You can spawn subagents to parallelize analysis across separate codebases.

When making recommendations, explain tradeoffs explicitly. Do not prescribe a single
solution without acknowledging alternatives.

Opus for genuinely complex reasoning — spawn it at high effort. MCP access to historical context. Agent tool enabled because this agent needs to delegate sub-analysis. Spawn it without run_in_background because the parent needs the results before proceeding.

Subagents vs. Agent Teams

Subagents cannot communicate with each other. Agent A spawned by the parent cannot send a message to Agent B spawned by the same parent. The parent is the only coordination layer.

Agent Teams are different: team members can message each other directly via peer-to-peer messaging. Team members share context within the team's conversation.

Pattern	When to Use
Single subagent	Simple delegation, one clearly bounded task
Multiple subagents (parallel)	Independent tasks with no shared state
Agent Team	Tasks requiring peer communication and shared reasoning
Sequential subagents	Pipeline stages where each depends on the prior

For most cases, multiple independent subagents dispatched with run_in_background: true and collected afterward is simpler than a full team. Use teams when the agents genuinely need to deliberate together.

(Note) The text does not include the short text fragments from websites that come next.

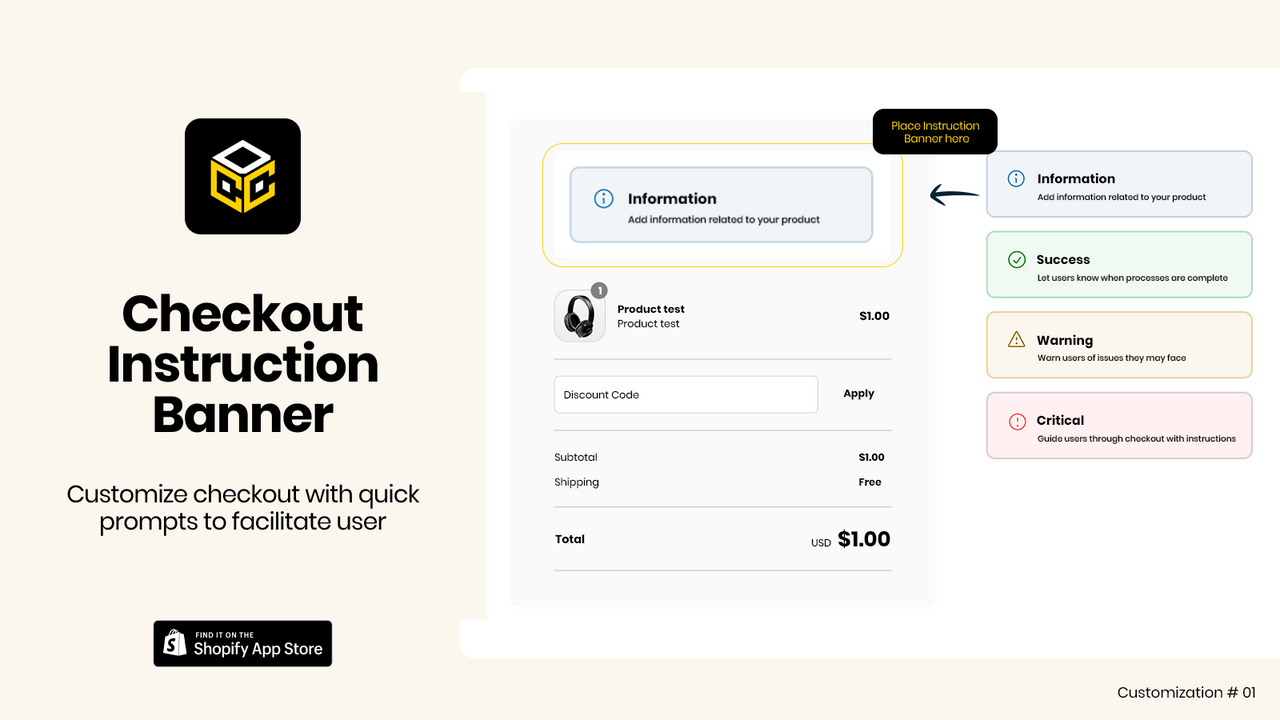 Banner Instrucional de Checkout - Dynamic Checkout Customizer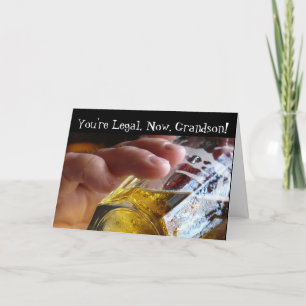 Birthday, grandson, legal, 21. Beer in  glass. Card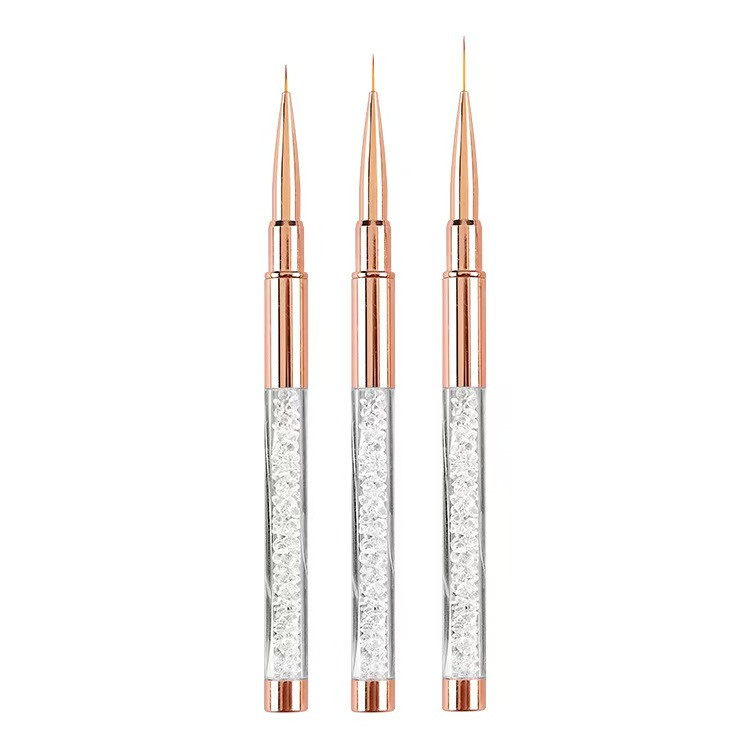 Пензель з кристалами тонкий лайнер (Мармурова ручка) 9 мм, фото 1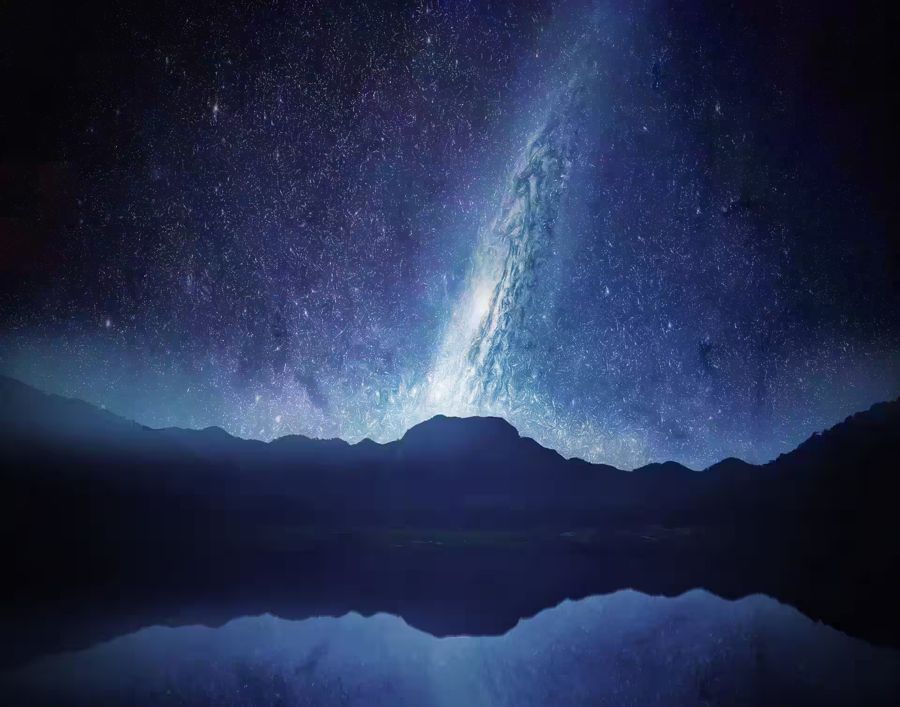 , Stars Night Mountains Landscape Night
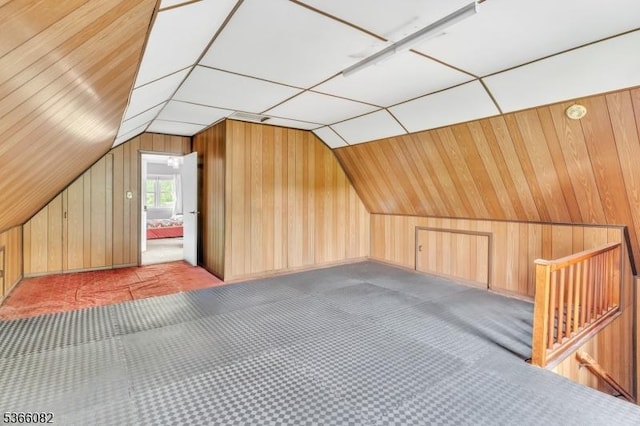 1432 Munn Ave, Hillside Twp, NJ 07205 - additional living space featuring vaulted ceiling and wooden walls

Token Overhead of Subagents

Every subagent call has overhead:

Spawning context: ~2K tokens to instantiate the subagent
Tool definitions: ~1K tokens per tool in the agent's tool set
MCP server tools: ~500 tokens per server, more for servers with many tools
System prompt: whatever you wrote in the agent definition body

A fully loaded subagent with 10 MCP servers and all tools can cost 15K tokens before it does anything. A lean subagent with 3 tools and no MCP servers might cost 3K tokens.

For agents that run frequently in automated pipelines, this overhead multiplies. 10 lean agents at 3K tokens each is 30K total overhead. 10 loaded agents at 15K tokens each is 150K tokens — a 5x difference in overhead alone.

Lean configuration is not premature optimization. It is responsible resource management.

Lesson Drill

Create .claude/agents/ in your current project
Write a code-reviewer.md definition using the example above as a template
Write a test-writer.md definition scoped to your project's test framework
Run claude --agent code-reviewer "Review the last 3 files I edited" and verify the correct model is used
Spawn your test-writer with isolation: "worktree" on the Agent tool call and run a test-writing task — verify changes appear on a separate branch, not in your working tree

When your agents run on the right models for each task, with only the tools they need, you have moved from default configuration to intentional architecture.